R
Robin Becker
I am seeing different outcomes from simple requests against a common database
when run from a freebsd machine and a win32 box.
The test script is
#######################
import MySQLdb, sys
print sys.version
print MySQLdb.__version__
db=MySQLdb.connect(host='appx',db='sc_0',user='user',passwd='secret',use_unicode=True)
cur=db.cursor()
cur.execute('select * from sc_accomodation where id=31')
data=cur.fetchall()
for i,t in enumerate(data[0]):
if isinstance(t,(str,unicode)): print i,repr(t)
#######################
The table in question is charset='latin1', however the original owners put some
special windows characters in eg 0x92 (a quote).

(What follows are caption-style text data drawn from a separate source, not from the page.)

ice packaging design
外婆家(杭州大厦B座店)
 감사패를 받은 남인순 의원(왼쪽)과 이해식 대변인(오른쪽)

in the windows version I see this kind of string in the output
2.4.4 (#71, Oct 18 2006, 08:34:43) [MSC v.1310 32 bit (Intel)]
1.2.1_p2
..........
14 u'Built entirely of mahogany, Acajou seeks to introduce a new concept of
living in the midst of nature on the C\xf4te d\x92Or beach which stretches
along the island\x92s northern coast.\r\n\r\nThe hotel\x92s 24 standard
and 4 superior ro........
the freeBSD machine produces
2.4.3 (#2, Sep 7 2006, 09:34:29)
[GCC 3.4.4 [FreeBSD] 20050518]
............
14 u'Built entirely of mahogany, Acajou seeks to introduce a new concept of
living in the midst of nature on the C\xf4te d\u2019Or beach which stretches
along the island\u2019s northern coast.\r\n\r\nThe hotel\u2019s 24 standard
and 4 superior rooms.......
so the windows version seems to leave the \x92 as is and the freebsd version
converts it to its correct value.
This is already bad enough as I expected the outcomes to be the same, but given
that the encoding of the database is wrong I expected some problems.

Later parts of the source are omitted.